Frais de scolarité dans les établissements privés d'enseignement : le Gouvernement instaure une nouvelle réglementation pour plus d'équité et de transparence


Dans sa déclaration liminaire, le camarade Ibrahima SANON a expliqué que cette réforme répond à un constat préoccupant marqué par la multiplication de pratiques tarifaires excessives dans certains établissements privés. Selon lui, plusieurs structures procédaient à des augmentations importantes, parfois injustifiées, des frais de scolarité, tout en imposant aux parents des frais annexes, notamment pour les fournitures scolaires, les uniformes et d'autres prestations, à des coûts largement supérieurs aux prix du marché. Une situation qui portait atteinte à l'égalité des chances et au droit à l'éducation.
Pour mettre fin à ces dérives, le Gouvernement introduit une innovation majeure : la catégorisation des établissements privés en trois catégories. Ce classement repose sur des critères objectifs tels que la zone d'implantation, le niveau d'investissement, la nature de l'établissement ainsi que la qualité de l'offre éducative.
Cette classification constitue désormais la base du plafonnement des frais de scolarité. Les montants maximaux applicables sont fixés par des arrêtés spécifiques couvrant les institutions privées d'enseignement supérieur (IPES), les structures privées d'enseignement post-primaire et secondaire ainsi que les établissements privés d'éducation préscolaire et d'enseignement primaire.
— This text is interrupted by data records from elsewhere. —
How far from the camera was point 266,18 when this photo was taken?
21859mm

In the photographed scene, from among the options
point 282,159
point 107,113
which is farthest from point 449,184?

Les plafonds tiennent compte de la catégorie de l'établissement ainsi que, pour l'enseignement supérieur, des spécificités des filières de formation.
La réforme encadre également les frais annexes. Désormais, aucun frais ne peut être perçu s'il n'est pas expressément autorisé par les textes ou préalablement approuvé par le ministère de tutelle. Cette disposition vise à mettre un terme aux prélèvements abusifs qui alourdissaient considérablement les charges supportées par les parents d'élèves et les étudiants.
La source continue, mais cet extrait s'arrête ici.